Adding confusion to the document, the authors have included a Module Content Framework Chart, which is meant to offer a visual model of how the standards for a particular grade level could be organized into an easy-to-understand structure to aid states and districts in developing instructional tools. Regrettably, the chart is far from easy to understand. It is visually confusing and repeated almost verbatim at every grade level.

The glossary and writing sections are also unnecessarily repetitive. For instance, in the glossary section a paragraph describing an in-depth study of one extended text such as a novel, a play, longer literary nonfiction, or informational text? is repeated verbatim at every grade level.

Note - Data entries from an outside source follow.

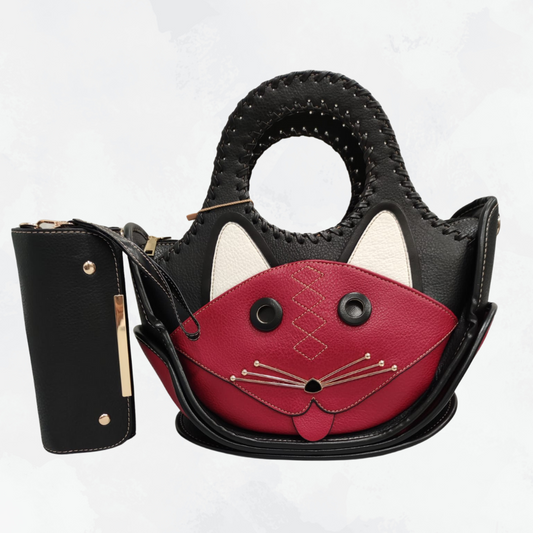 Bolso en forma de gato en tonos negros y rojos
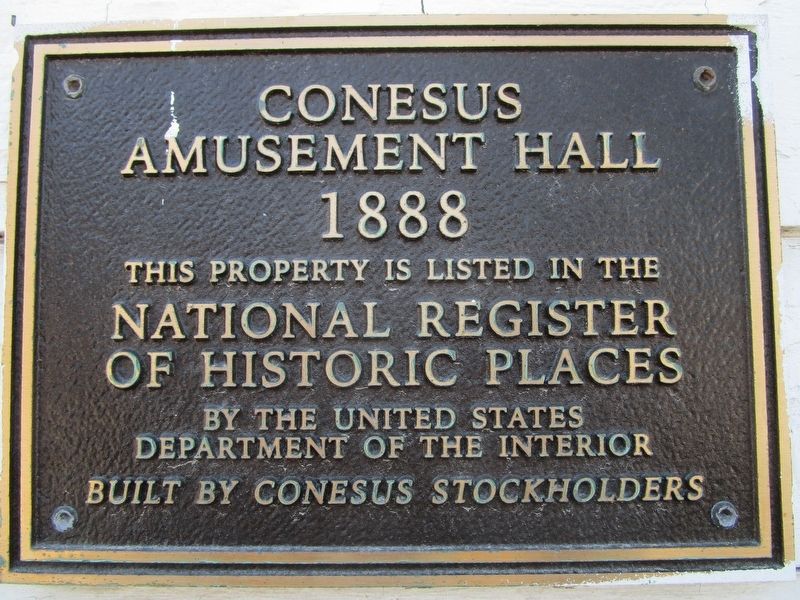 Conesus Amusement Hall Marker image. Click for full size.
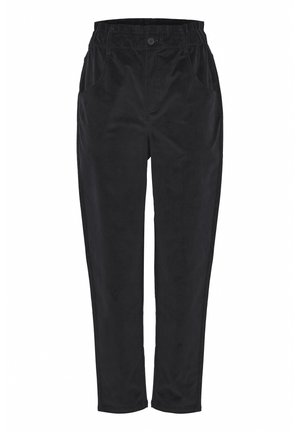 Pantalon en velours côtelé noir avec une coupe décontractée, doté d'une taille élastique, de deux poches latérales et d'une fermeture à bouton à l'avant.
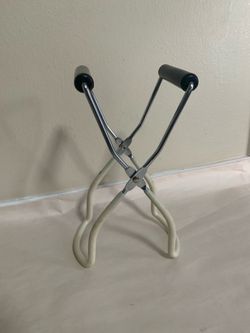 Vintage Antique Canning Mason Jar Lifter Tongs Grabber w/ Wood Handle
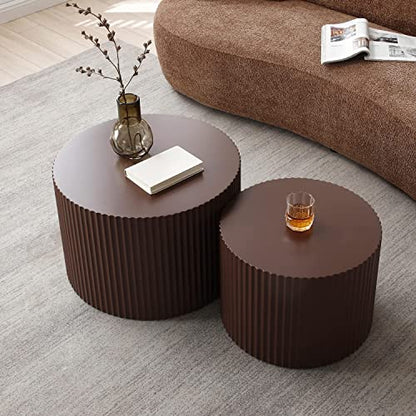 JUSTONE Round Nesting Coffee Table Set of 2 - Space-Saving Brown Modern Wooden Accent Tables for Small Spaces, Handcrafted Wood Side/End/Bedside Tables for Living Room & Bedroom - color: 23.62" Round-brown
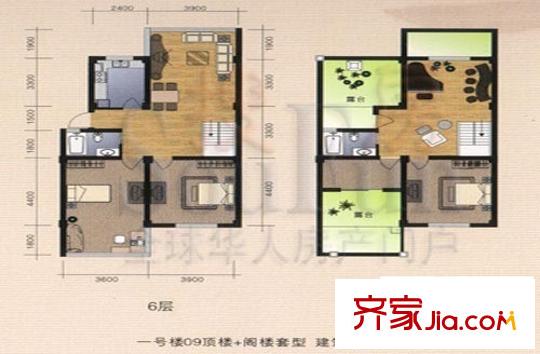 望春桂花苑戶型圖頂樓加閣樓套型 3室3廳2衛(wèi)1廚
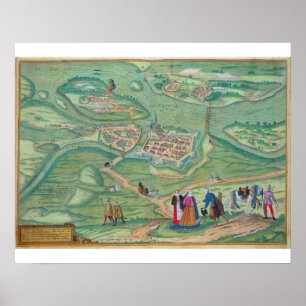 Map of Raab, from 'Civitates Orbis Terrarum' by Ge Poster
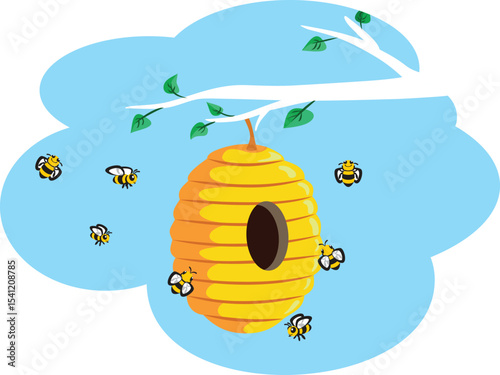 Beehive Surrounded by Bees Vector Cartoon Illustration. Several insects gathered together flying in a group 
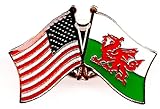 Pack of 3 Wales & US Crossed Double Flag Lapel Pins, Welsh & American Friendship Pin Badge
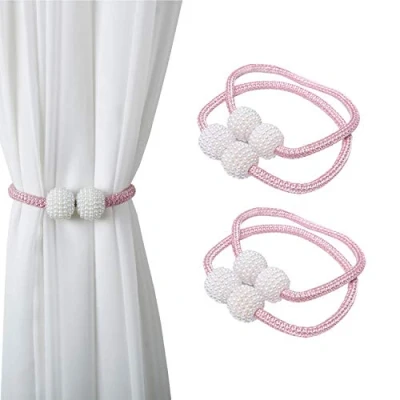 Image of Magnetic Curtain Tie Backs, Clips Rope Holder Buckles Small Bead Buckle Holders for Home Office Hotel Window Decoration (4 PACK, Pink)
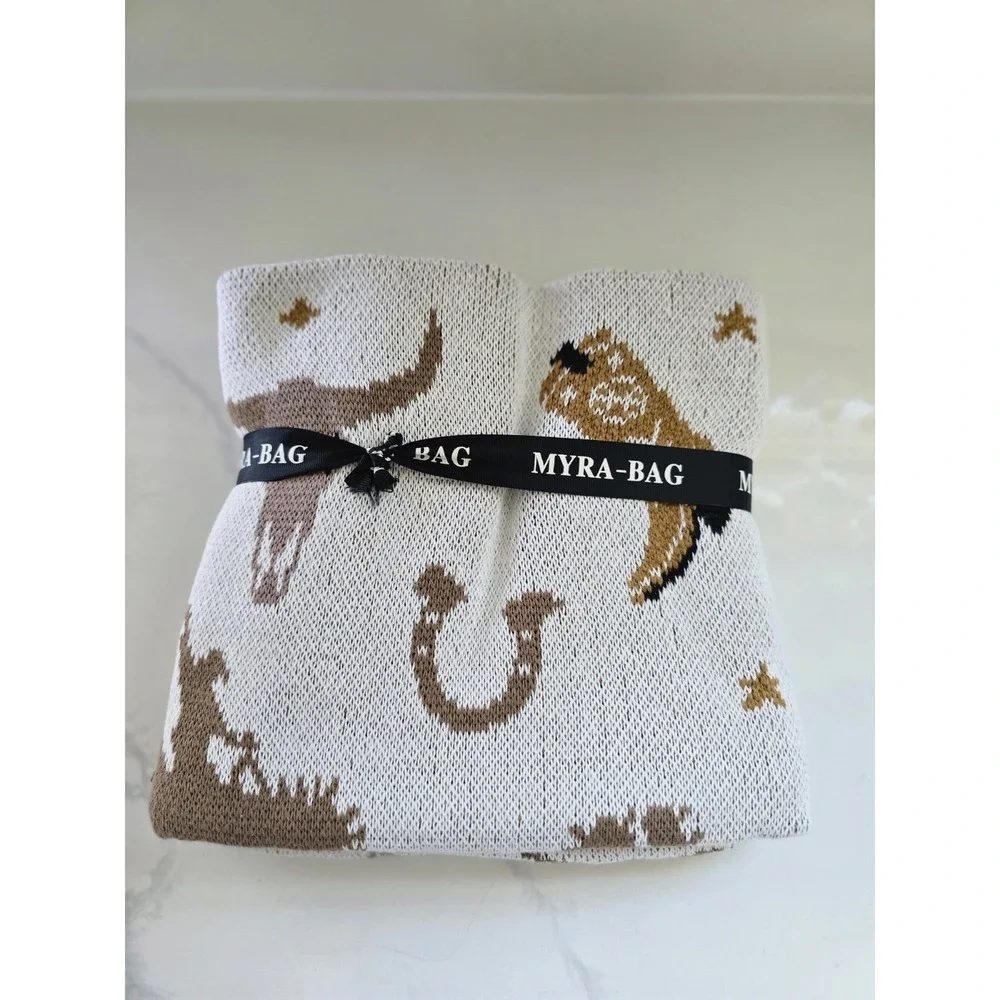 Myra Bag Galavero Tiny Texan Baby Blanket Wild West Pattern Cotton New With Tags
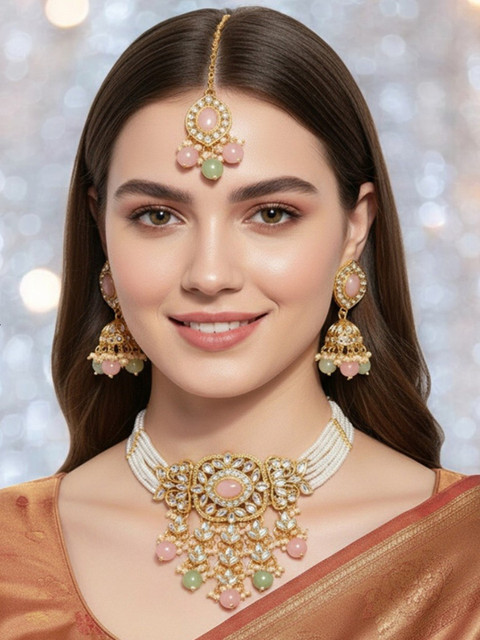 OOMPH Gold-Plated Kundan-Studded & Beaded Jewellery Set
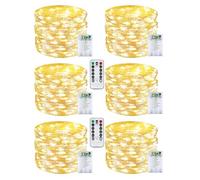 6 Pack 60LED Christmas Battery Operated Fairy Lights with Remote, 8 Modes String Lights with Timer, Dimmable, Memory Function, Waterproof Twinkle Lights for Outdoor Indoor Christmas Decor(Warm White)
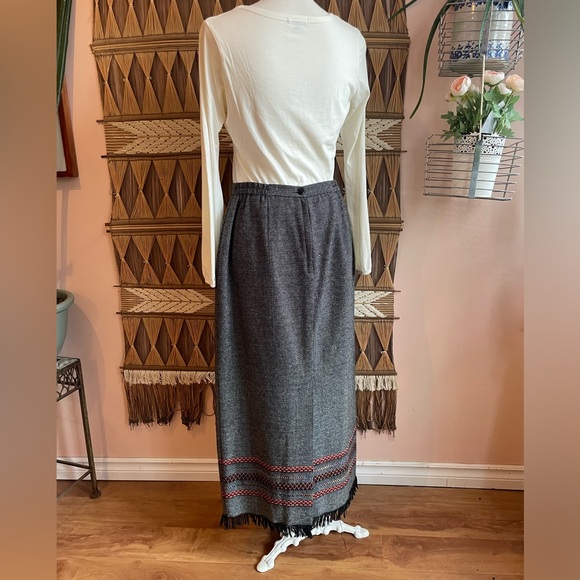 Vintage Black & Grey Wool Blend Embroidered Maxi Skirt With Fringe - Picture 4 of 11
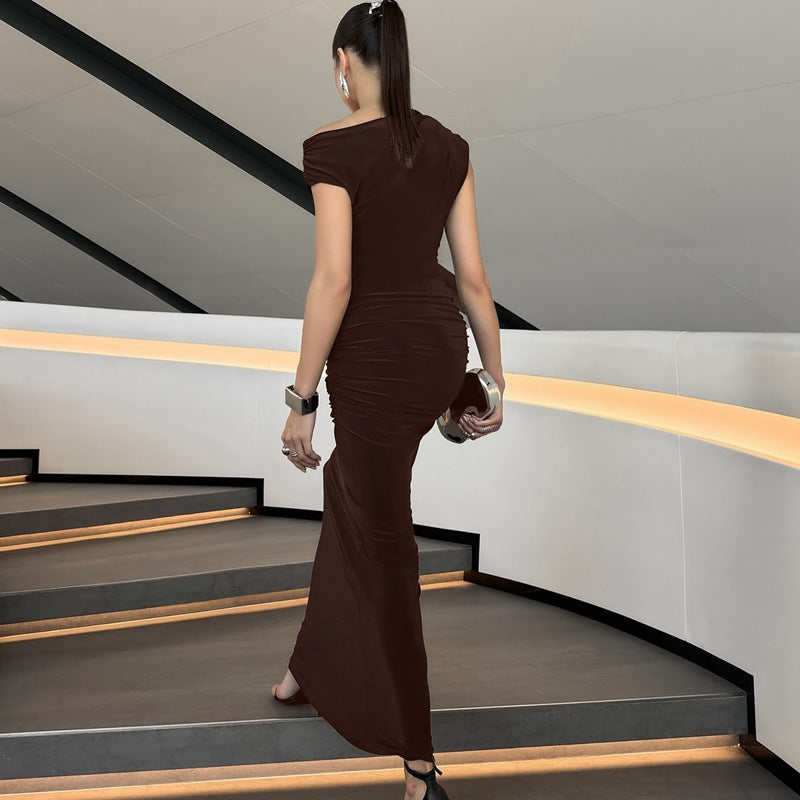 Damen Elegantes Wickel-Maxikleid mit asymmetrischer Schulterpartie Drune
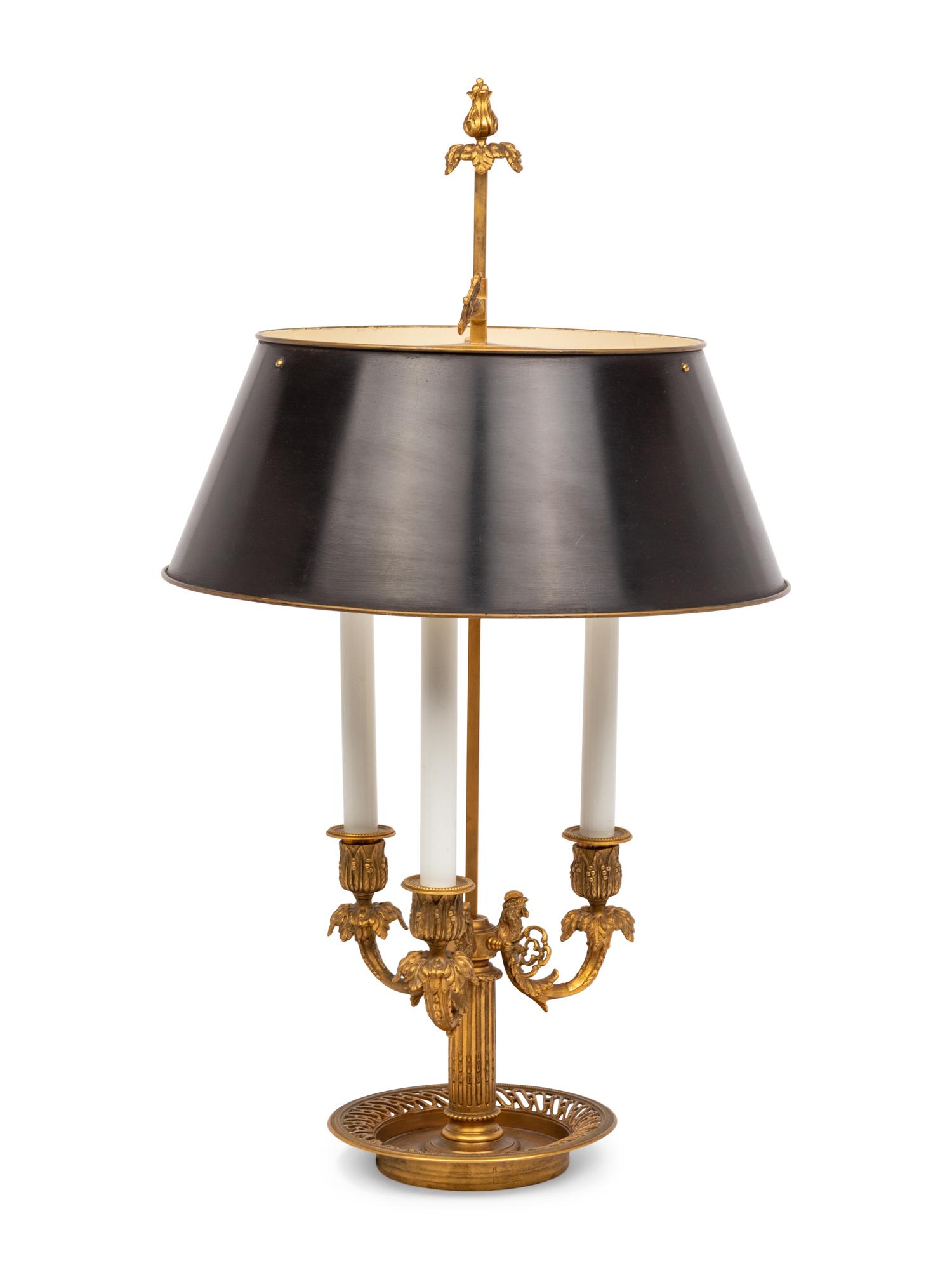 A French Gilt Bronze Bouillotte Lamp with Tole Shade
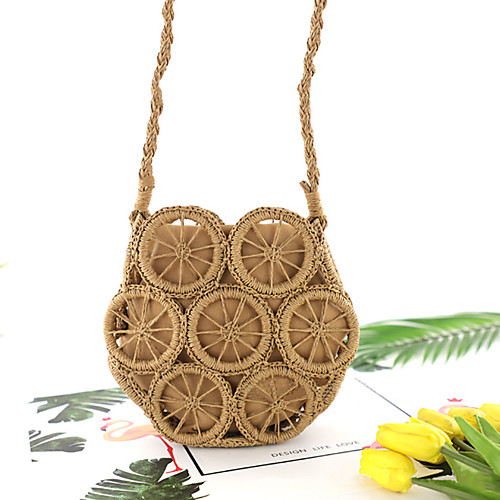 

Women's Hollow-out Straw Crossbody Bag Solid Color Brown / Beige
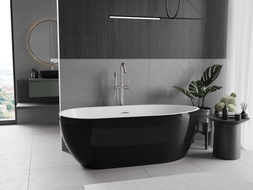Mexen Eos freistehende Badewanne 170 x 75 cm, weiß/schwarz, Überlauf gebürsteter Nickel - 52471707575-97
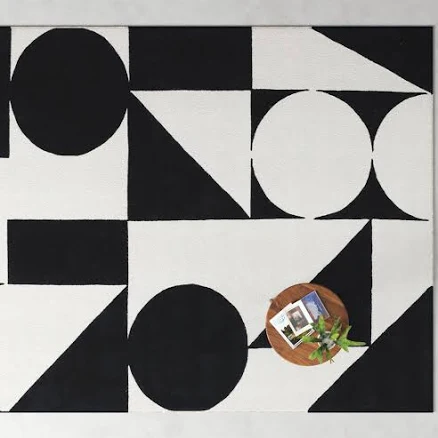 Geometric Handmade Tufted Wool Ivory/...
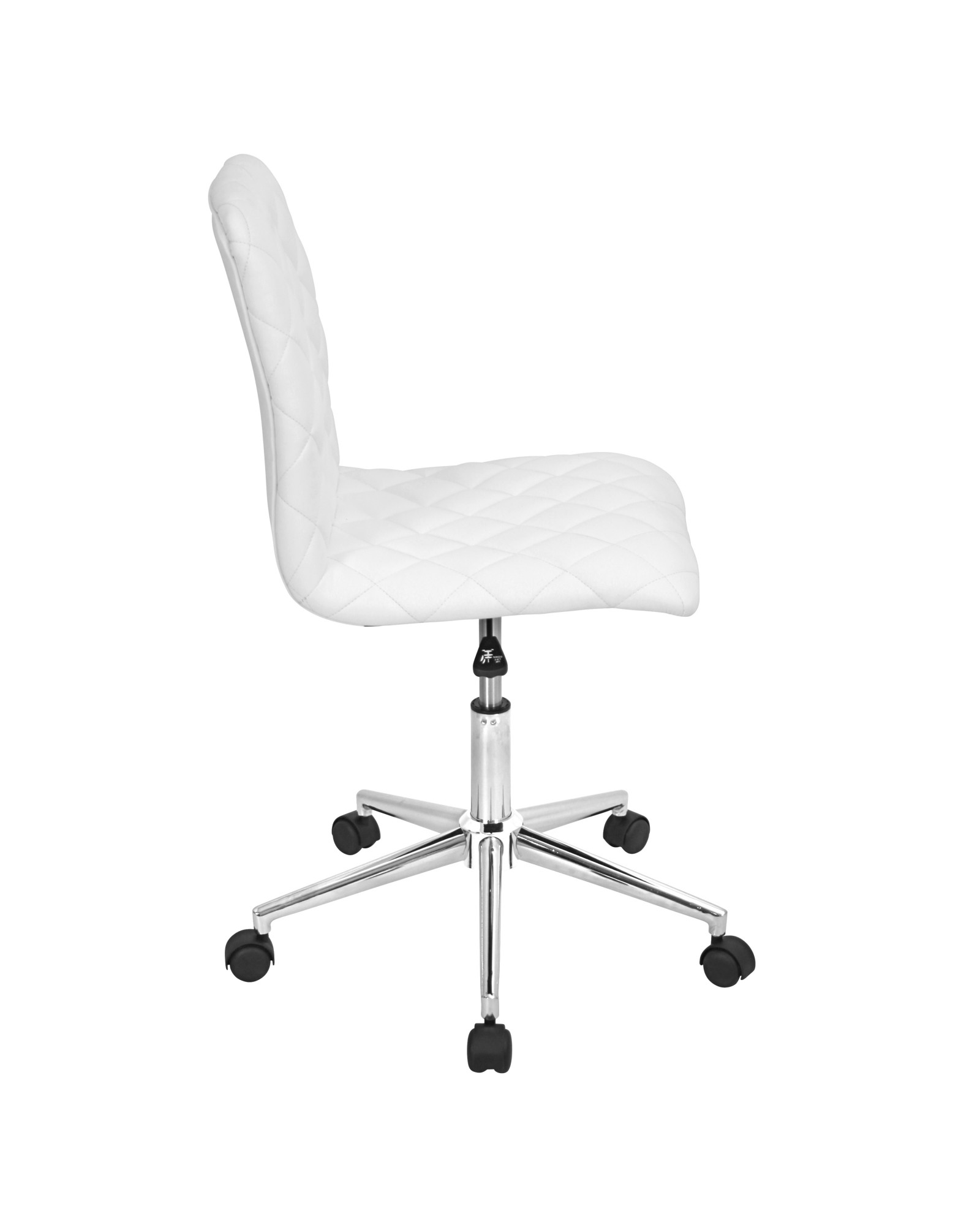 Caviar Contemporary Adjustable Office Chair in White Faux Leather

It would be far more helpful for the authors to select an exemplar text from the standards and include some specific guidance about what close reading of the text? might look like, highlighting examples of the kinds of rigorous, text-dependent questions that teachers might use to drive a high-quality book discussion.

Finally, some of the weaknesses of the standards themselves are repeated in the frameworks. (See The State of State Standards and the Common Core in 2010.) For instance, a third grade standard indicates that with guidance and support from adults, [students should] produce writing in which the development and organization are appropriate to task and purpose. The frameworks could have seized on this opportunity to expand upon the expectation and help teachers understand more specifically what students should be expected to master independently, and what is an emerging skill for which they may need additional support.